AIM OF THE TASK: Write out the listing exactly, dropping any picture it contains.

PROVIDED MATERIAL:
<<<<

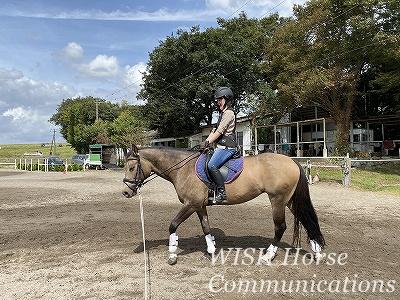 乗馬の上達方法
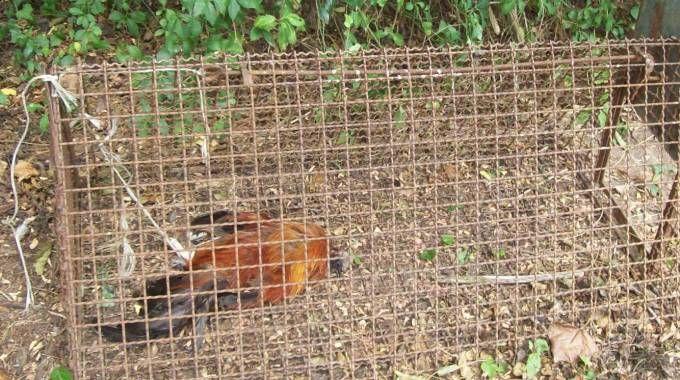Gabbia armata per la cattura di volpi nel campo di casa: scatta la denuncia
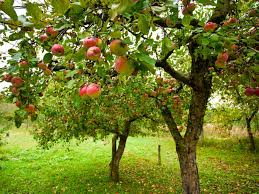 apples pears trees jf tree specialistjf tree specialist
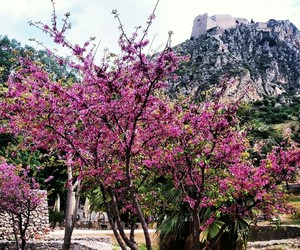 flowers, nafplion, and love image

>>>>

WRITTEN ANSWER:
 乗馬の上達方法
Gabbia armata per la cattura di volpi nel campo di casa: scatta la denuncia
 apples pears trees jf tree specialistjf tree specialist
 flowers, nafplion, and love image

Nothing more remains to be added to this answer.